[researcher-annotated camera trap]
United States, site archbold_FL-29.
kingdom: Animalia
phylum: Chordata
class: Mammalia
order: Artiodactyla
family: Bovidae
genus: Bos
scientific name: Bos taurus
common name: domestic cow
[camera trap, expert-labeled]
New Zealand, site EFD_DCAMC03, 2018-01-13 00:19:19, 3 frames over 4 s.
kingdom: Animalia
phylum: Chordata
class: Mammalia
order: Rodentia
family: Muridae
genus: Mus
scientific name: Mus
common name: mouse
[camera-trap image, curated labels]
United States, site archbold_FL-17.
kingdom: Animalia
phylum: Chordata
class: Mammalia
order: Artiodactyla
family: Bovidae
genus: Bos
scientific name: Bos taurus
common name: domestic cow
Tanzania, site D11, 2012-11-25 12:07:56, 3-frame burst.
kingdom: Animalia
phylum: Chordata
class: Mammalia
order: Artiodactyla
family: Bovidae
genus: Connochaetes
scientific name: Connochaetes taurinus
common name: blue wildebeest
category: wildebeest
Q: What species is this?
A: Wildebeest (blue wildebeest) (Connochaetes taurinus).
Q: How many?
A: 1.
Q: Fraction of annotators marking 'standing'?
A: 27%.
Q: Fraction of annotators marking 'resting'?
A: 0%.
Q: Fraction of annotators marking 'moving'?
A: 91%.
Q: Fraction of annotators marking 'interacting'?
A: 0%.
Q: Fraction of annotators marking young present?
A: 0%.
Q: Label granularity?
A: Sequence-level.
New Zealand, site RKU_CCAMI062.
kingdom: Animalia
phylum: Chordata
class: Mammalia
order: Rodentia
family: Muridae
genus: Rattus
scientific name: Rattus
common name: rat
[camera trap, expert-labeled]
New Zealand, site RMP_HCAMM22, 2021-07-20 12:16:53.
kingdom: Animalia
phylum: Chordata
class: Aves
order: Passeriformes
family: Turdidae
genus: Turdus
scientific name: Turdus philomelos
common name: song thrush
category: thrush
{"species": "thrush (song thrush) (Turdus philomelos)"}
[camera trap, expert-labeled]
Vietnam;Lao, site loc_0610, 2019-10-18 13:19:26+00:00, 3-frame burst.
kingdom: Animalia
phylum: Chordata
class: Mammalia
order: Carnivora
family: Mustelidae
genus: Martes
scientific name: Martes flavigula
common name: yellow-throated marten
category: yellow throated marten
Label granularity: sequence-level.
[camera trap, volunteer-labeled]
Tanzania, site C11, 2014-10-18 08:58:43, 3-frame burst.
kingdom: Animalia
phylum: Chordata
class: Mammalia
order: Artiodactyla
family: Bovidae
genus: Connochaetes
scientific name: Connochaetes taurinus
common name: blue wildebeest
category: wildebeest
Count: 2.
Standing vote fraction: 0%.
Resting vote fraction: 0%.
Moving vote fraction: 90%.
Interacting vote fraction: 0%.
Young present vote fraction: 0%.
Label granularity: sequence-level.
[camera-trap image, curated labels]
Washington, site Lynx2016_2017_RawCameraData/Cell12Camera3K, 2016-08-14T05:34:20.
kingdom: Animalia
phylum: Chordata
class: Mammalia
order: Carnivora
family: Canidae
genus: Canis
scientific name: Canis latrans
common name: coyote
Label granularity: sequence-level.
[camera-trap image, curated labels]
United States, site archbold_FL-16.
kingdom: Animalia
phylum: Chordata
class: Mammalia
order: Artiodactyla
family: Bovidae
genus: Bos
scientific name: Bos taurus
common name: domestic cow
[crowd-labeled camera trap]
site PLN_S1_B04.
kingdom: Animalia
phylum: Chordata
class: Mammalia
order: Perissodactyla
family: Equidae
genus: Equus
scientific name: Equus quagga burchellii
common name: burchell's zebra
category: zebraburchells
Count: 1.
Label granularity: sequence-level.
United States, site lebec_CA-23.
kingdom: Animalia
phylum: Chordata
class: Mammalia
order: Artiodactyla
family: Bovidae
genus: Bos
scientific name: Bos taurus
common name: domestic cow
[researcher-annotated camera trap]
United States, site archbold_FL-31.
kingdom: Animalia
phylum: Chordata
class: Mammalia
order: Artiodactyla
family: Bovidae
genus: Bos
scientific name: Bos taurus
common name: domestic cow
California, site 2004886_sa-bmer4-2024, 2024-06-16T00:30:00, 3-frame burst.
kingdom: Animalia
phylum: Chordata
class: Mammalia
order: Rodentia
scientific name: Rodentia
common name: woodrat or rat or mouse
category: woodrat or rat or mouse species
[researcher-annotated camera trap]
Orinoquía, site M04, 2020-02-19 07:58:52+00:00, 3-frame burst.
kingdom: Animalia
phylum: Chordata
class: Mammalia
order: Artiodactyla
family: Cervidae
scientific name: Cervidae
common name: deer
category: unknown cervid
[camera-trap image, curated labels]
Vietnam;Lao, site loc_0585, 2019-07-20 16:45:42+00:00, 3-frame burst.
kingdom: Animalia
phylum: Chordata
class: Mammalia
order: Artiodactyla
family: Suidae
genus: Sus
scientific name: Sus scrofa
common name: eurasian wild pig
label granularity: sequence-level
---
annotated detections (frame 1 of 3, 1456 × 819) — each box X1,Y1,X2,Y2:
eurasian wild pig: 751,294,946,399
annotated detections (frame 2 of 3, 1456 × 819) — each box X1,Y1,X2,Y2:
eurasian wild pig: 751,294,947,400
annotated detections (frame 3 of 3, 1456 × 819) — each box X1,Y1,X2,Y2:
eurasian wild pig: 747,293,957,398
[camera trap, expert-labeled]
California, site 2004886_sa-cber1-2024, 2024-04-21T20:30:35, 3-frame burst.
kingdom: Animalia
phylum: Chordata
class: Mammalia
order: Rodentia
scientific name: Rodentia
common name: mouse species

===============

Output each entry exactly. Leave none out.

[researcher-annotated camera trap]
United States, site archbold_FL-29.
kingdom: Animalia
phylum: Chordata
class: Mammalia
order: Artiodactyla
family: Bovidae
genus: Bos
scientific name: Bos taurus
common name: domestic cow
[camera trap, expert-labeled]
New Zealand, site EFD_DCAMC03, 2018-01-13 00:19:19, 3 frames over 4 s.
kingdom: Animalia
phylum: Chordata
class: Mammalia
order: Rodentia
family: Muridae
genus: Mus
scientific name: Mus
common name: mouse
[camera-trap image, curated labels]
United States, site archbold_FL-17.
kingdom: Animalia
phylum: Chordata
class: Mammalia
order: Artiodactyla
family: Bovidae
genus: Bos
scientific name: Bos taurus
common name: domestic cow
Tanzania, site D11, 2012-11-25 12:07:56, 3-frame burst.
kingdom: Animalia
phylum: Chordata
class: Mammalia
order: Artiodactyla
family: Bovidae
genus: Connochaetes
scientific name: Connochaetes taurinus
common name: blue wildebeest
category: wildebeest
Q: What species is this?
A: Wildebeest (blue wildebeest) (Connochaetes taurinus).
Q: How many?
A: 1.
Q: Fraction of annotators marking 'standing'?
A: 27%.
Q: Fraction of annotators marking 'resting'?
A: 0%.
Q: Fraction of annotators marking 'moving'?
A: 91%.
Q: Fraction of annotators marking 'interacting'?
A: 0%.
Q: Fraction of annotators marking young present?
A: 0%.
Q: Label granularity?
A: Sequence-level.
New Zealand, site RKU_CCAMI062.
kingdom: Animalia
phylum: Chordata
class: Mammalia
order: Rodentia
family: Muridae
genus: Rattus
scientific name: Rattus
common name: rat
[camera trap, expert-labeled]
New Zealand, site RMP_HCAMM22, 2021-07-20 12:16:53.
kingdom: Animalia
phylum: Chordata
class: Aves
order: Passeriformes
family: Turdidae
genus: Turdus
scientific name: Turdus philomelos
common name: song thrush
category: thrush
{"species": "thrush (song thrush) (Turdus philomelos)"}
[camera trap, expert-labeled]
Vietnam;Lao, site loc_0610, 2019-10-18 13:19:26+00:00, 3-frame burst.
kingdom: Animalia
phylum: Chordata
class: Mammalia
order: Carnivora
family: Mustelidae
genus: Martes
scientific name: Martes flavigula
common name: yellow-throated marten
category: yellow throated marten
Label granularity: sequence-level.
[camera trap, volunteer-labeled]
Tanzania, site C11, 2014-10-18 08:58:43, 3-frame burst.
kingdom: Animalia
phylum: Chordata
class: Mammalia
order: Artiodactyla
family: Bovidae
genus: Connochaetes
scientific name: Connochaetes taurinus
common name: blue wildebeest
category: wildebeest
Count: 2.
Standing vote fraction: 0%.
Resting vote fraction: 0%.
Moving vote fraction: 90%.
Interacting vote fraction: 0%.
Young present vote fraction: 0%.
Label granularity: sequence-level.
[camera-trap image, curated labels]
Washington, site Lynx2016_2017_RawCameraData/Cell12Camera3K, 2016-08-14T05:34:20.
kingdom: Animalia
phylum: Chordata
class: Mammalia
order: Carnivora
family: Canidae
genus: Canis
scientific name: Canis latrans
common name: coyote
Label granularity: sequence-level.
[camera-trap image, curated labels]
United States, site archbold_FL-16.
kingdom: Animalia
phylum: Chordata
class: Mammalia
order: Artiodactyla
family: Bovidae
genus: Bos
scientific name: Bos taurus
common name: domestic cow
[crowd-labeled camera trap]
site PLN_S1_B04.
kingdom: Animalia
phylum: Chordata
class: Mammalia
order: Perissodactyla
family: Equidae
genus: Equus
scientific name: Equus quagga burchellii
common name: burchell's zebra
category: zebraburchells
Count: 1.
Label granularity: sequence-level.
United States, site lebec_CA-23.
kingdom: Animalia
phylum: Chordata
class: Mammalia
order: Artiodactyla
family: Bovidae
genus: Bos
scientific name: Bos taurus
common name: domestic cow
[researcher-annotated camera trap]
United States, site archbold_FL-31.
kingdom: Animalia
phylum: Chordata
class: Mammalia
order: Artiodactyla
family: Bovidae
genus: Bos
scientific name: Bos taurus
common name: domestic cow
California, site 2004886_sa-bmer4-2024, 2024-06-16T00:30:00, 3-frame burst.
kingdom: Animalia
phylum: Chordata
class: Mammalia
order: Rodentia
scientific name: Rodentia
common name: woodrat or rat or mouse
category: woodrat or rat or mouse species
[researcher-annotated camera trap]
Orinoquía, site M04, 2020-02-19 07:58:52+00:00, 3-frame burst.
kingdom: Animalia
phylum: Chordata
class: Mammalia
order: Artiodactyla
family: Cervidae
scientific name: Cervidae
common name: deer
category: unknown cervid
[camera-trap image, curated labels]
Vietnam;Lao, site loc_0585, 2019-07-20 16:45:42+00:00, 3-frame burst.
kingdom: Animalia
phylum: Chordata
class: Mammalia
order: Artiodactyla
family: Suidae
genus: Sus
scientific name: Sus scrofa
common name: eurasian wild pig
label granularity: sequence-level
---
annotated detections (frame 1 of 3, 1456 × 819) — each box X1,Y1,X2,Y2:
eurasian wild pig: 751,294,946,399
annotated detections (frame 2 of 3, 1456 × 819) — each box X1,Y1,X2,Y2:
eurasian wild pig: 751,294,947,400
annotated detections (frame 3 of 3, 1456 × 819) — each box X1,Y1,X2,Y2:
eurasian wild pig: 747,293,957,398
[camera trap, expert-labeled]
California, site 2004886_sa-cber1-2024, 2024-04-21T20:30:35, 3-frame burst.
kingdom: Animalia
phylum: Chordata
class: Mammalia
order: Rodentia
scientific name: Rodentia
common name: mouse species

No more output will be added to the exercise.